Analyses - 17 Janvier 2023

Nous évoquions, dans deux précédents articles, les retards de l'Europe en matière de technologies numériques et les risques industriels et géopolitiques qui en découlent. Nous avons identifié une cause structurelle et méconnue de ce retard, le coût de l'échec en Europe, qu'il est nécessaire de traiter en priorité. Pour autant, on ne peut réduire le retard européen à ce seul sujet. Il est nécessaire d'y mettre un terme, mais ce ne sera pas suffisant. 

D'autres raisons, bien connues, expliquent ce retard : la faible culture entrepreneuriale, la fragmentation du marché européen, le manque de financement pour l'innovation, la politique de concurrence, les politiques industrielles, les financements de défense. Pour ce troisième volet de notre réflexion, nous isolons une cause profonde et propre à la France : l'inadaptation relative de son enseignement supérieur au développement des entreprises de demain. 
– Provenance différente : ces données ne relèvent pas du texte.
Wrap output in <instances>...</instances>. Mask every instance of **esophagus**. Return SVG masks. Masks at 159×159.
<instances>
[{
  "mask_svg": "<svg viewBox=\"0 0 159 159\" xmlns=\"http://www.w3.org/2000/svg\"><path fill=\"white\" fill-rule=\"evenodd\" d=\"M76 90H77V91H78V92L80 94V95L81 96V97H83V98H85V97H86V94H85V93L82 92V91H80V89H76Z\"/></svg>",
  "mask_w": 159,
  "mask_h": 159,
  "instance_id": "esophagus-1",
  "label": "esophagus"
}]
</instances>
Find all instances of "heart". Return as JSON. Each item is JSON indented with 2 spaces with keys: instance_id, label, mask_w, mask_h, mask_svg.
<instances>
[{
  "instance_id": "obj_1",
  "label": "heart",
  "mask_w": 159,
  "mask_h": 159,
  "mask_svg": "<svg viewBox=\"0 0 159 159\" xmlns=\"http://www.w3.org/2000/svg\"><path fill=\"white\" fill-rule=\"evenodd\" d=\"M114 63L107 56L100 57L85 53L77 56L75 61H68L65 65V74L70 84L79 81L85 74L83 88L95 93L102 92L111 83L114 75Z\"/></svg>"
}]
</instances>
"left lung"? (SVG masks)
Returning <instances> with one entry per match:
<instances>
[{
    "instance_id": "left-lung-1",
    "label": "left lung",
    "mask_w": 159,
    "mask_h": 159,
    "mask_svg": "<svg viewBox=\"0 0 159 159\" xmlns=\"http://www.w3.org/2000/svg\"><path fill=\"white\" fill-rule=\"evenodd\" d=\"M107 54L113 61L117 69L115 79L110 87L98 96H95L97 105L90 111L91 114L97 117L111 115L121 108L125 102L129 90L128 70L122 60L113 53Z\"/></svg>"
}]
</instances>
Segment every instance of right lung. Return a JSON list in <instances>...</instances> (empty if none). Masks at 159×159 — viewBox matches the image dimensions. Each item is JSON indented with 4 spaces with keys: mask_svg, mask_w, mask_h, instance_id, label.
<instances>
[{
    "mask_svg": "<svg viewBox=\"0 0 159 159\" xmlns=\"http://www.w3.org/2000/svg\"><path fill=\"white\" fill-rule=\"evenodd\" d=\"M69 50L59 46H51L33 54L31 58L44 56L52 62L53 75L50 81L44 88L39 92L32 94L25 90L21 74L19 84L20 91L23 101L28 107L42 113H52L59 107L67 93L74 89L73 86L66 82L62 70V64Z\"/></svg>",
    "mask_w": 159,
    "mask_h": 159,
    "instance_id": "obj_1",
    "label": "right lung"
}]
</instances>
Si la France a fait d'importants efforts pour revenir dans la course en matière de startups (création de la Bpifrance, réglementations plus accommodantes pour la création d’entreprises, administrations plus conciliantes), elle reste très en retard, comme le montre le graphique ci-dessous. Malgré un effort public sans équivalent en Europe, elle n'atteint que la troisième place du classement européen en matière d'investissement et de développement de startups (derrière le Royaume-Uni et l'Allemagne). Pire, ramené à son poids par habitant, la France est en dessous de la moyenne européenne en matière de création de licornes. À la lecture des chiffres, on constate que la France dispose d’environ deux fois moins (24 contre 47) de licornes que le Royaume-Uni, pour une valorisation totale de celles-ci 3 fois inférieure. En outre, le Royaume-Uni possède quatre licornes dont la valorisation est supérieure à 10 mds de dollars (Checkout.com, Revolut, Blockchain.com, GlobalSwitch), alors que la France n'en possède aucune. 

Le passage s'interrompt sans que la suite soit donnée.